[[ Records for this exercise, beginning ]]

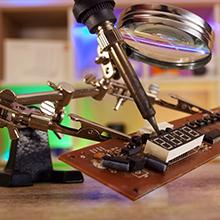 soldering station with magnifier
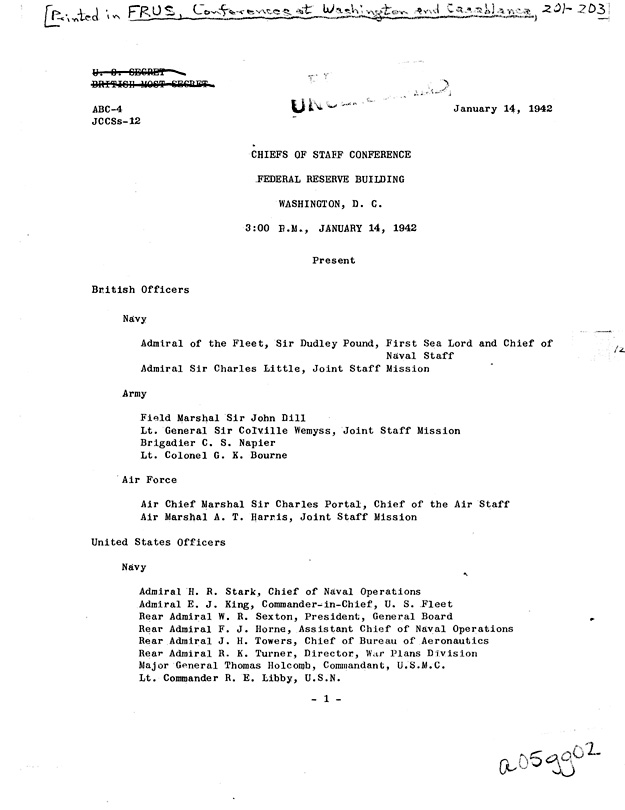 [a05ff01.jpg] - Washington War Conference, Post-Arcadia Collaboration-January 8, 1942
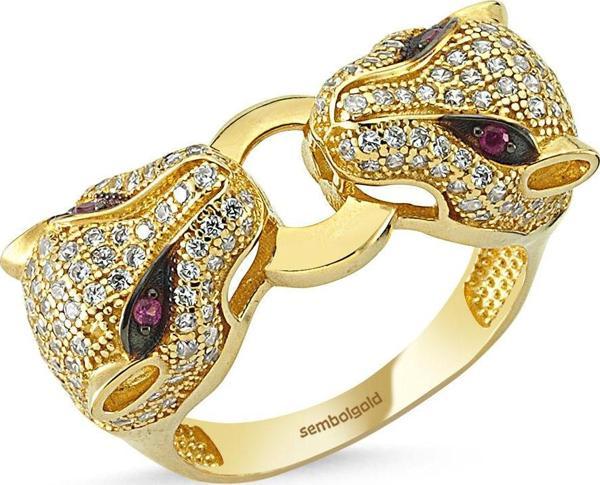 Kaplan Altın Yüzük Çift Başlı 14K Gold - Image 1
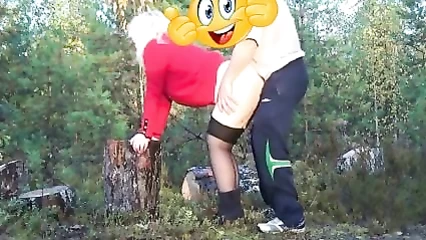 Wife fucks outdoors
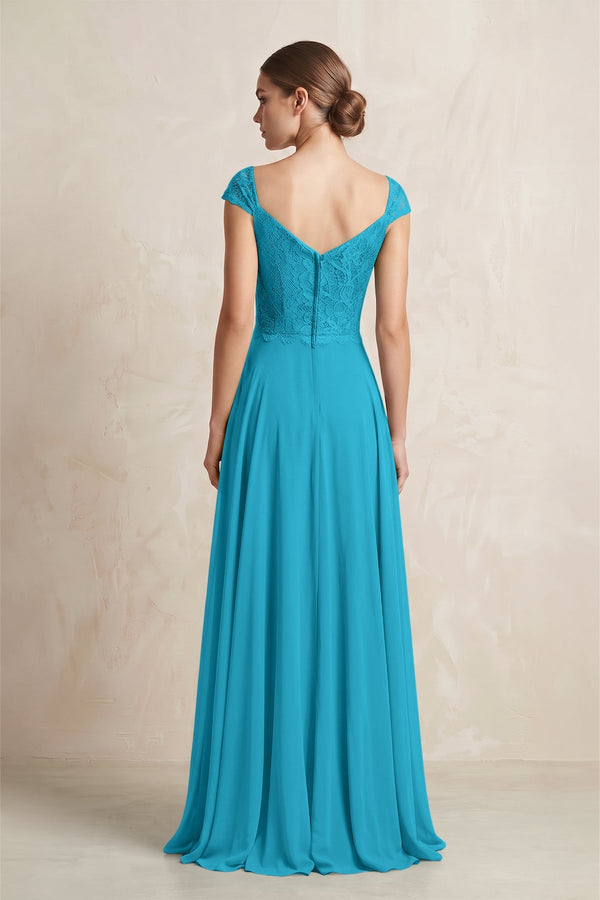 A - Line Chiffon V - Neck Pleated Bridesmaid Dress with Cap Sleeves in Blue Jay - KISS BRIDAL Bridesmaid Dresses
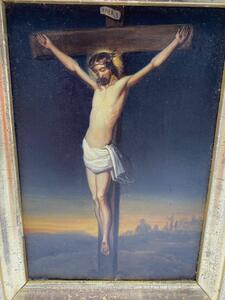 Antique oil painting on panel Corpus Christi 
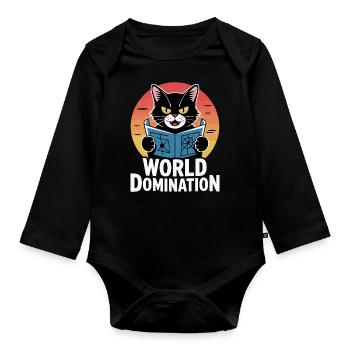 Domination mondiale – un chat avec de grands projets - Body Bébé bio manches longues - noir - Devant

[[ Records for this exercise, end ]]

◆ **Problem to solve**: Without the pictures, give all the records above again exactly.

◆ **Response to the exercise**:
 soldering station with magnifier
 [a05ff01.jpg] - Washington War Conference, Post-Arcadia Collaboration-January 8, 1942
 Kaplan Altın Yüzük Çift Başlı 14K Gold - Image 1
 Wife fucks outdoors
 A - Line Chiffon V - Neck Pleated Bridesmaid Dress with Cap Sleeves in Blue Jay - KISS BRIDAL Bridesmaid Dresses
 Antique oil painting on panel Corpus Christi 
 Domination mondiale – un chat avec de grands projets - Body Bébé bio manches longues - noir - Devant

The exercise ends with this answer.